→ **ARTICLE**
Adding Kemba Walker in free agency gives the Knicks an effective starting guard who can score on all three levels and work off of Julius Randle.
Before Wednesday, the New York Knicks offseason looked “meh” at best. The addition of Evan Fournier aside, the Knicks largely returned a core that won 41 games and was viewed as a team that mostly overachieved. Then, the Knicks got Kemba Walker. According to ESPN’s Adrian Wojnarowski, the Oklahoma City Thunder will waive Walker, which will allow him to sign with New York after the free agency moratorium is up on August 6th.
Suddenly, the Knicks offseason makes a bit more sense. The combination of Walker and Rose at lead guard is a veteran one, it’s one that dealt with injuries throughout their careers, but a two-person combination the Knicks haven’t seen in decades. It adds another starter in a now-loaded roster, with 10 guys making a functional rotation for Tom Thibodeau. Sliding Rose back into a sixth-man role who can come in and push the pace is essential. Walker provides two things: rim pressure and pull-up shooting.

→ **DATASET CONTENT**
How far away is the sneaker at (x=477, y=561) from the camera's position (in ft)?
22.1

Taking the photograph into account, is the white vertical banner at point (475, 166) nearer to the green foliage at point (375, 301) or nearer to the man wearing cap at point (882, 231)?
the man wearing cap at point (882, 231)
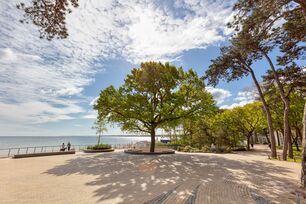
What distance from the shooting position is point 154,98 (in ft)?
81.4

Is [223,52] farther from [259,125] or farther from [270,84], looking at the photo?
[259,125]

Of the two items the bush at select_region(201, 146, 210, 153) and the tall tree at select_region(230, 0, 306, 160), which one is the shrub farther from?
the tall tree at select_region(230, 0, 306, 160)

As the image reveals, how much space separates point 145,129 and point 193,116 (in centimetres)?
712

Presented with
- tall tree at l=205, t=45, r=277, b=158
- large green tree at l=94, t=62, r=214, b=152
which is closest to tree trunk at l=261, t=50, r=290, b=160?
tall tree at l=205, t=45, r=277, b=158

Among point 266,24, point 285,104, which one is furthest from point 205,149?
point 266,24

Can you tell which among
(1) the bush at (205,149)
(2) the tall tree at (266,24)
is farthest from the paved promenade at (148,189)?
(1) the bush at (205,149)

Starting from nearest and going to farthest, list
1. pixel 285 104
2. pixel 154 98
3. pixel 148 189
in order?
pixel 148 189 < pixel 285 104 < pixel 154 98

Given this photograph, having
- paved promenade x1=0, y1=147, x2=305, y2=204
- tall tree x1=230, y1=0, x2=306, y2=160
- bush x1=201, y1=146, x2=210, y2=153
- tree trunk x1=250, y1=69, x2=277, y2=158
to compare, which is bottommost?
paved promenade x1=0, y1=147, x2=305, y2=204

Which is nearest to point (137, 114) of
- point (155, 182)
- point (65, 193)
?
point (155, 182)

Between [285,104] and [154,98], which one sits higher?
[154,98]

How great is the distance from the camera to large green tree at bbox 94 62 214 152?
22547 millimetres

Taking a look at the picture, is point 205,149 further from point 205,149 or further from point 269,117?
point 269,117

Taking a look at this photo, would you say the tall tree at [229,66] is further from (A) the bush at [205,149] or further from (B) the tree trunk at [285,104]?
(A) the bush at [205,149]

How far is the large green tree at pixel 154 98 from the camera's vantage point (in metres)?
22.5
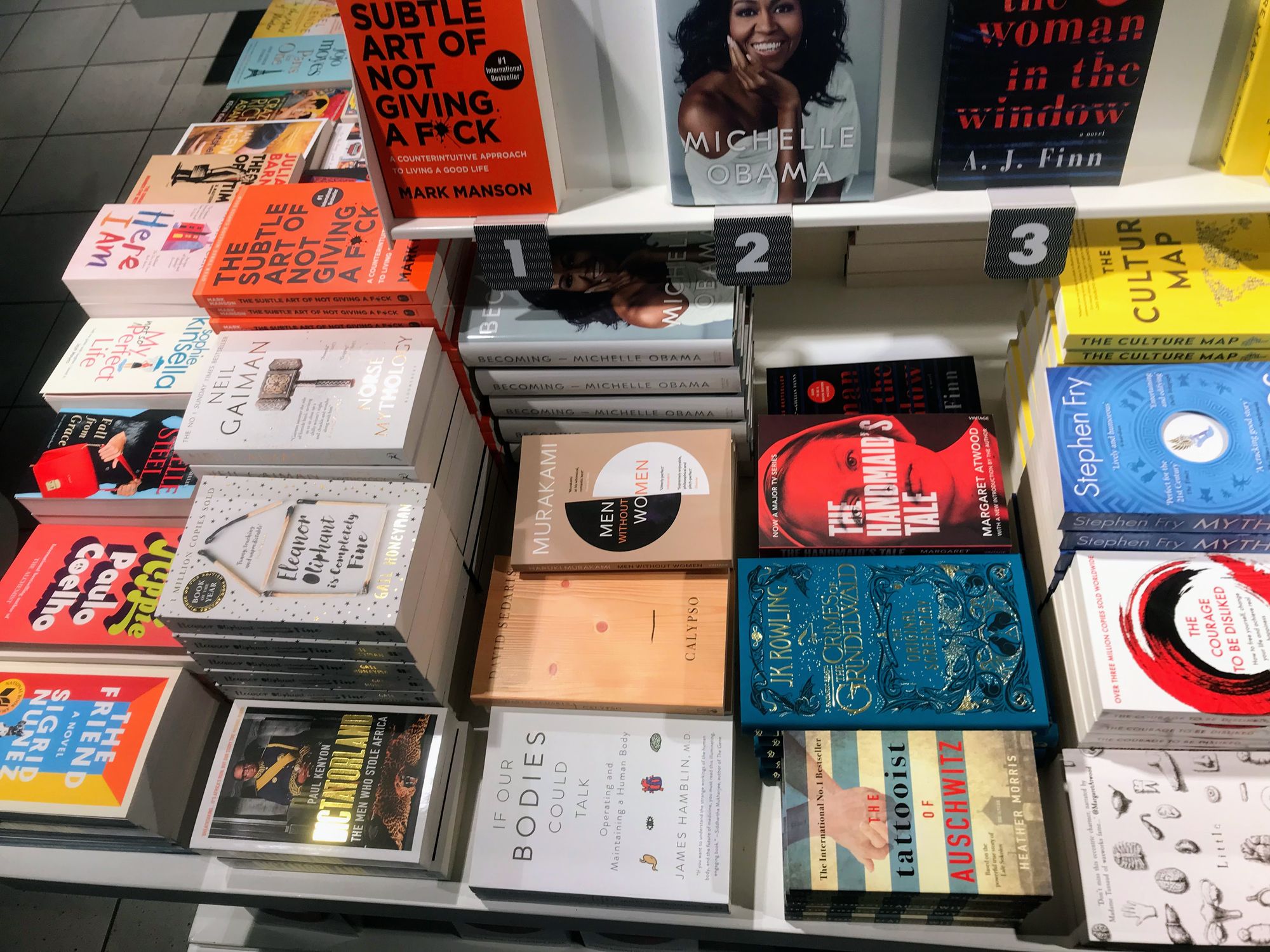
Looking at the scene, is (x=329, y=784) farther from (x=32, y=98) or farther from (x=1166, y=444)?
(x=32, y=98)

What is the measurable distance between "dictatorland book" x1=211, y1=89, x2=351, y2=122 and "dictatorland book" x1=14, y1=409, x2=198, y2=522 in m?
1.05

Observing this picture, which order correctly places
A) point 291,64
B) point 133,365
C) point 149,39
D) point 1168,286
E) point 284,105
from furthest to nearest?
point 149,39 → point 291,64 → point 284,105 → point 133,365 → point 1168,286

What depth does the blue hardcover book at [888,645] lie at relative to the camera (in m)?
1.41

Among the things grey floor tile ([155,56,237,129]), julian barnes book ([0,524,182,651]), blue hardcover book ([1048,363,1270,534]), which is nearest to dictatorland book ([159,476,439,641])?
julian barnes book ([0,524,182,651])

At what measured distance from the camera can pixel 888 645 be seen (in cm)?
146

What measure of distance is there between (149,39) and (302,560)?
3655mm

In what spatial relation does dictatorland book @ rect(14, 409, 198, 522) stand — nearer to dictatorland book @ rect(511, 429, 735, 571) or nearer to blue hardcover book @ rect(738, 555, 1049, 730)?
dictatorland book @ rect(511, 429, 735, 571)

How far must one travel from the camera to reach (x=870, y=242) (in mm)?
1845

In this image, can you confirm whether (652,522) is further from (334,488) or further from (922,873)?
(922,873)

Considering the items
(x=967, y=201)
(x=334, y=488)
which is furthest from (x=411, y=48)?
(x=967, y=201)

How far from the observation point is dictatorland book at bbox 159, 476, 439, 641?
1.37 metres

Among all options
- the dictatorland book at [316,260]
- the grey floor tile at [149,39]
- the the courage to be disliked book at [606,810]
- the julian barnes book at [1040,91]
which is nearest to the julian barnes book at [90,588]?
the dictatorland book at [316,260]

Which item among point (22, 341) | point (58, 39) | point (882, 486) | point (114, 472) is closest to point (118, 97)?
point (58, 39)

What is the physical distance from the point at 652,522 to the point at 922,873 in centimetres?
70
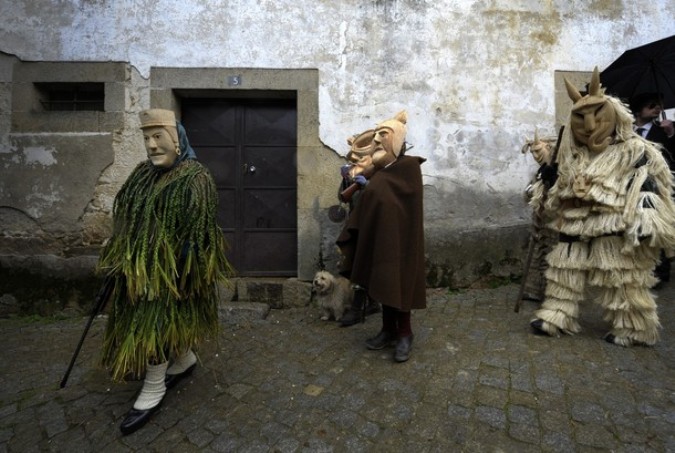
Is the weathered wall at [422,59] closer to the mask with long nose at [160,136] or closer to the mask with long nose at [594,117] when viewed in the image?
the mask with long nose at [594,117]

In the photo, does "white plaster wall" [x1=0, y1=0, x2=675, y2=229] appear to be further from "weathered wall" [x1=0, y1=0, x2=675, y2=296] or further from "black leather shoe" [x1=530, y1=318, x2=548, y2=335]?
"black leather shoe" [x1=530, y1=318, x2=548, y2=335]

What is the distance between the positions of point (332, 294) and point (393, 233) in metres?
1.38

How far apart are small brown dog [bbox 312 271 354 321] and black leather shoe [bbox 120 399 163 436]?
6.12ft

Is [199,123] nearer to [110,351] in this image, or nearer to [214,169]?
[214,169]

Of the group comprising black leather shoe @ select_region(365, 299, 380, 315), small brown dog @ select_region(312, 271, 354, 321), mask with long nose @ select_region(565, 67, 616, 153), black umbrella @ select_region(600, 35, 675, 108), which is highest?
black umbrella @ select_region(600, 35, 675, 108)

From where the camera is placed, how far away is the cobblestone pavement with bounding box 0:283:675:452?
6.54ft

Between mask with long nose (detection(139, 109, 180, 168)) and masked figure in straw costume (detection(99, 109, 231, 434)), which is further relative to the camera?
mask with long nose (detection(139, 109, 180, 168))

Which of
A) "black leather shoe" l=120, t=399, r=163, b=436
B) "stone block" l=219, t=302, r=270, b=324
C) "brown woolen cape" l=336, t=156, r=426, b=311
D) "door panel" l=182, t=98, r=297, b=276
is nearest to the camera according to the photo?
"black leather shoe" l=120, t=399, r=163, b=436

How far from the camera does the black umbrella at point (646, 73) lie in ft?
11.1

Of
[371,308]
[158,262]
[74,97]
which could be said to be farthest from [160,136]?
[74,97]

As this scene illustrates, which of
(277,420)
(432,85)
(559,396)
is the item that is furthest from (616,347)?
(432,85)

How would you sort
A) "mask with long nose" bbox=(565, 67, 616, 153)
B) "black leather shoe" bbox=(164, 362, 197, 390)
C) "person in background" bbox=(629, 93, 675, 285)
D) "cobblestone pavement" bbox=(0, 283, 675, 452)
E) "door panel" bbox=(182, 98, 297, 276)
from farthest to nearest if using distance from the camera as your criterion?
"door panel" bbox=(182, 98, 297, 276), "person in background" bbox=(629, 93, 675, 285), "mask with long nose" bbox=(565, 67, 616, 153), "black leather shoe" bbox=(164, 362, 197, 390), "cobblestone pavement" bbox=(0, 283, 675, 452)

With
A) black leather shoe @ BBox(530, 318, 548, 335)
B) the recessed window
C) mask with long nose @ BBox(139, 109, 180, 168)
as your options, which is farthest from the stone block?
the recessed window

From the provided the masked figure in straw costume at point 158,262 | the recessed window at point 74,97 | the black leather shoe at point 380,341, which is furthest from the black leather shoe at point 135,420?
the recessed window at point 74,97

→ **PROBLEMS AND TASKS**
(A) List every person named in the Knicks article.
(B) In the entries, write out the part that opens with the line containing "Presented with" and closes with the line containing "22547 millimetres".
The entries are unrelated to the Knicks article.

→ **SET OF ANSWERS**
(A) Kemba Walker, Julius Randle, Evan Fournier, Adrian Wojnarowski, Rose, Tom Thibodeau

(B)
Presented with
- tall tree at l=205, t=45, r=277, b=158
- large green tree at l=94, t=62, r=214, b=152
which is closest to tree trunk at l=261, t=50, r=290, b=160?
tall tree at l=205, t=45, r=277, b=158

Among point 266,24, point 285,104, which one is furthest from point 205,149?
point 266,24

Can you tell which among
(1) the bush at (205,149)
(2) the tall tree at (266,24)
is farthest from the paved promenade at (148,189)?
(1) the bush at (205,149)

Starting from nearest and going to farthest, list
1. pixel 285 104
2. pixel 154 98
3. pixel 148 189
in order?
pixel 148 189 < pixel 285 104 < pixel 154 98

Given this photograph, having
- paved promenade x1=0, y1=147, x2=305, y2=204
- tall tree x1=230, y1=0, x2=306, y2=160
- bush x1=201, y1=146, x2=210, y2=153
- tree trunk x1=250, y1=69, x2=277, y2=158
to compare, which is bottommost?
paved promenade x1=0, y1=147, x2=305, y2=204

Which is nearest to point (137, 114) of
- point (155, 182)
- point (65, 193)
?
point (155, 182)

Between [285,104] and [154,98], which one sits higher?
[154,98]

How great is the distance from the camera to large green tree at bbox 94 62 214 152?
22547 millimetres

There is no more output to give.